32 | Graz Samstag 17. März 2018

Radwege in der Mandellstraße: Das soll im Rahmen des „mobility lab“ getestet werden

INSTITUT FÜR STÄDTEBAU/TU GRAZ, FISCHER/STADT GRAZ

Bei der Mobilität wird ab sofort experimentiert

Bund, Land, Stadt, TU Graz und Holding heben das „mobility lab“ aus der Taufe. Ein Experimentierfeld für innovative Mobilitätsideen.

Von Gerald Winter-Pölsler

Stehen bleiben gilt nicht. Deswegen wird Graz zum Labor in Sachen innovative Mobilität. Ideen sollen gesammelt, geprüft und dann auch auf der Straße ausprobiert werden. Das ist der Sinn hinter dem neuen „mobility lab“.

Das Labor ist ein Gemeinschaftsprojekt von Bund, Land Steiermark, Stadt Graz sowie der Technischen Universität und der Holding Graz, bei der die Fäden zusammenlaufen.

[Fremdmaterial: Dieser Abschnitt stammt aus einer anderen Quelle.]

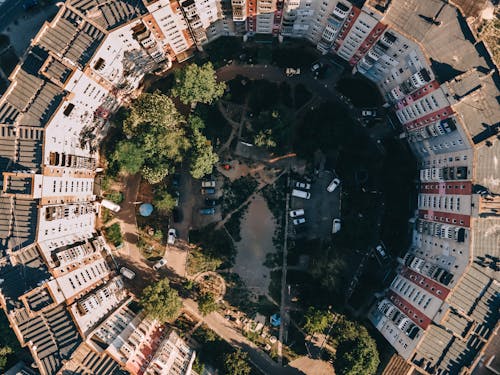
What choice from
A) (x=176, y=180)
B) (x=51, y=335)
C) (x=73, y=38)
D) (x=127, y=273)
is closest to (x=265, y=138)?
(x=176, y=180)

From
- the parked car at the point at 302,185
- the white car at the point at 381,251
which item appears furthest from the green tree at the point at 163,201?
the white car at the point at 381,251

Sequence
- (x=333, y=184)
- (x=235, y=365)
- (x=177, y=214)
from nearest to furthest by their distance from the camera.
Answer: (x=235, y=365) → (x=333, y=184) → (x=177, y=214)

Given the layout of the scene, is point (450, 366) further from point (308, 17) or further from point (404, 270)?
point (308, 17)

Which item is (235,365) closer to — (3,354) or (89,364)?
(89,364)

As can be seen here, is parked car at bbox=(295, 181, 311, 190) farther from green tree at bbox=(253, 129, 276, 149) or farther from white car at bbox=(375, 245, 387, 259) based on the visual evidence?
white car at bbox=(375, 245, 387, 259)

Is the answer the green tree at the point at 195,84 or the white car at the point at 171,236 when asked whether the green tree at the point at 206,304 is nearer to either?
the white car at the point at 171,236

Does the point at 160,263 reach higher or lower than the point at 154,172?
lower

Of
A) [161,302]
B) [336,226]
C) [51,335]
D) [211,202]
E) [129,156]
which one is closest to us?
[51,335]

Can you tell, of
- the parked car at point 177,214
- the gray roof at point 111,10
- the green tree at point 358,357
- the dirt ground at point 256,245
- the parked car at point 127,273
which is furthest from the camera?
the parked car at point 177,214
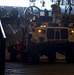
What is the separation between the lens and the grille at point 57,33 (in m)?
21.2

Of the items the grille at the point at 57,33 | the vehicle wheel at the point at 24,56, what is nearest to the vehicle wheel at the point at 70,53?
the grille at the point at 57,33

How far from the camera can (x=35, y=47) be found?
66.7ft

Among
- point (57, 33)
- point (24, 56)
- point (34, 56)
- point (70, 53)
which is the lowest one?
point (24, 56)

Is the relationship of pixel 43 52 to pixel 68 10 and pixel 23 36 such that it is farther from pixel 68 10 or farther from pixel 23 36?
pixel 68 10

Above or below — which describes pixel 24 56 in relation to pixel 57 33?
below

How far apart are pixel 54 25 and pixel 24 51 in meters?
2.42

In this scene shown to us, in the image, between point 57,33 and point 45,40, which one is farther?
point 57,33

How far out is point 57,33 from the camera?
70.0 ft

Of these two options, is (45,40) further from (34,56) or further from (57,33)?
(34,56)

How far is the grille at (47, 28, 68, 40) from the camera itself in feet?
69.6

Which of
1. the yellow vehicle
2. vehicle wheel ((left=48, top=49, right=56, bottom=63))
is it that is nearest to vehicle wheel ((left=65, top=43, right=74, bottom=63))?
the yellow vehicle

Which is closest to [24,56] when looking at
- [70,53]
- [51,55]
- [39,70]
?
[51,55]

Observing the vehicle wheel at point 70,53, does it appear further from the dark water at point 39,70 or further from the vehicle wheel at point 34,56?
the dark water at point 39,70

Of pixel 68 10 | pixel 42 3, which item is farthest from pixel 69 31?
pixel 42 3
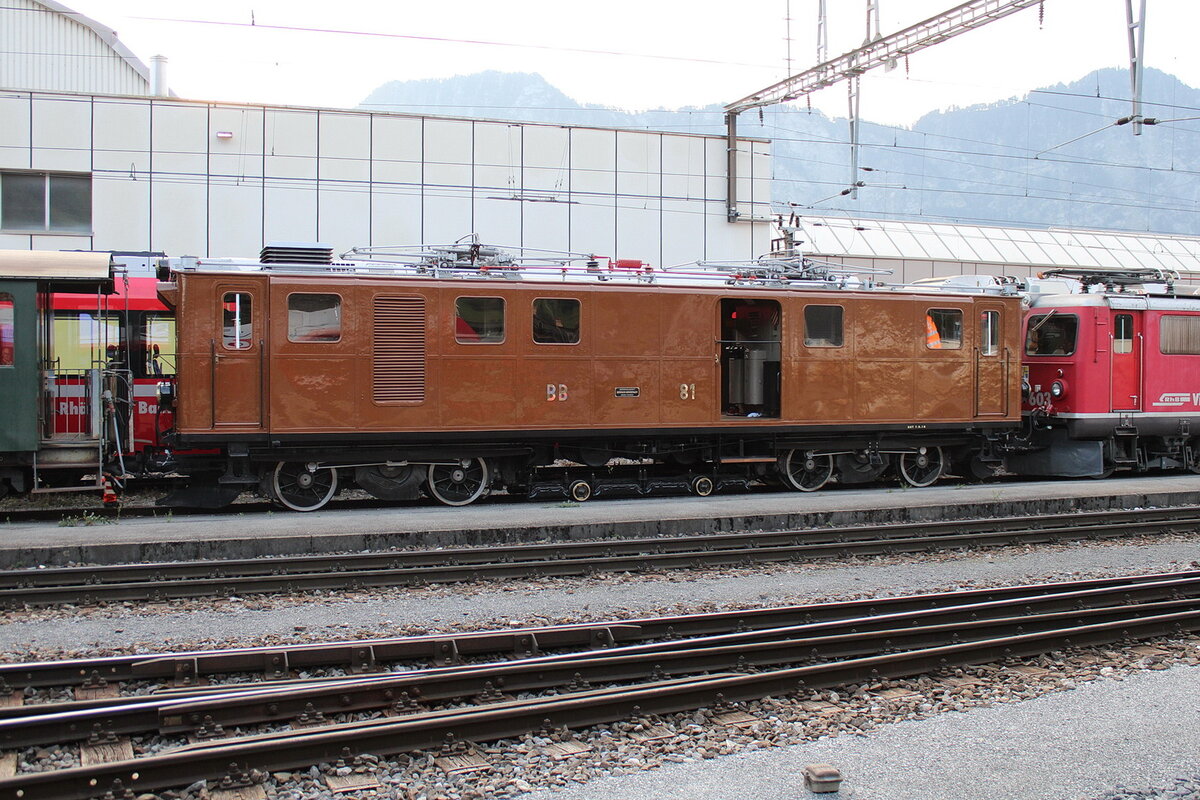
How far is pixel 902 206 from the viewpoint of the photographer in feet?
443

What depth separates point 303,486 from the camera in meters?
13.7

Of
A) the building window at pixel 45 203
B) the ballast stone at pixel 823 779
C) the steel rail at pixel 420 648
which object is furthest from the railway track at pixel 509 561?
the building window at pixel 45 203

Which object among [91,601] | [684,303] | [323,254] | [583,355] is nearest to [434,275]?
[323,254]

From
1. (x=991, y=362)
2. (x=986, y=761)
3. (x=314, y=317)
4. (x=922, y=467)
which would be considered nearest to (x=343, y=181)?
(x=314, y=317)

Wollte man ein Bild für den Schulterschluss suchen, es wäre folgendes: Verkehrsminister Norbert Hofer (FPÖ) präsentiert das Labor gemeinsam mit Verkehrslandesrat Anton Lang (SPÖ), Bürgermeister Siegfried Nagl (ÖVP), Vize Mario Eustacchio (FPÖ) und Verkehrsstadträtin Elke Kahr (KPÖ). Drei Ebenen, vier politische Fraktionen - ein Anliegen: die „täglichen Verkehrsströme des motorisierten Verkehrs zu verringern“. Das ist das Ziel des „mobility lab“.

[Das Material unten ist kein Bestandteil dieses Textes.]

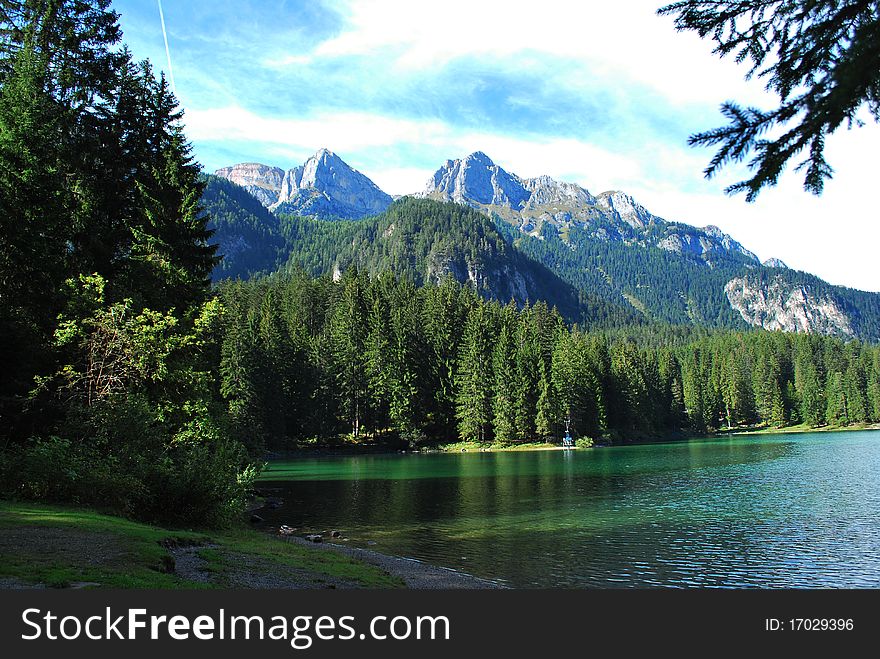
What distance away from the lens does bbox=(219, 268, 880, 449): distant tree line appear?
9169 cm

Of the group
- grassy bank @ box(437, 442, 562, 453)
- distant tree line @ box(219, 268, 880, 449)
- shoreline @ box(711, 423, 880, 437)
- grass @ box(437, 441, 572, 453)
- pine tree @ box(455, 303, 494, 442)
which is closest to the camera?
distant tree line @ box(219, 268, 880, 449)

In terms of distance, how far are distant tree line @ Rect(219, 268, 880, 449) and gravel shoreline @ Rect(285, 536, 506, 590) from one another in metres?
56.2

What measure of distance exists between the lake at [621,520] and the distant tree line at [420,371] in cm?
3565

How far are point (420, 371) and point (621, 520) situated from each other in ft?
248

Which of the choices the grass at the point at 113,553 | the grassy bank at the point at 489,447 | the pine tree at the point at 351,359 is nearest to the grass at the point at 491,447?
the grassy bank at the point at 489,447

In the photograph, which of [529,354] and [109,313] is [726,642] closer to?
[109,313]

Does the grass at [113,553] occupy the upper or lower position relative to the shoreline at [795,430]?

Was nötig ist, um das Ziel zu erreichen, ist schon länger klar: den öffentlichen Verkehr ausbauen, eine bessere Infrastruktur für Radfahrer und Fußgänger schaffen. Die Umsetzung fehlt allerdings oder klappt nur sehr schleppend.

Das „mobility lab“, das auf vier Jahre mit zwei Millionen Euro finanziert ist, soll das beschleunigen. Konkrete Projekte sollen zeitlich begrenzt einfach getestet werden. „Man kann nicht alles nur am Reißbrett entwerfen und am Computer simulieren, sondern muss es ausprobieren“, so TU-Rektor Harald Kainz. Eine Idee, die er mit sich herumträgt, ist eine Radweg-Verbindung zwischen der Alten und Neuen Technik bei den Inffeldgründen (Bild).

Ein Projekt ist bereits beschlossen: „Sowas“, ein Logistikprojekt, wird beim neuen Brauquartier in Puntigam erprobt. Es ist eine Art überdimensionaler Briefkasten, den sowohl Privatpersonen als auch Logistikdienstleister nutzen können. Das Ziel: Zustell- und Abholwege zu reduzieren.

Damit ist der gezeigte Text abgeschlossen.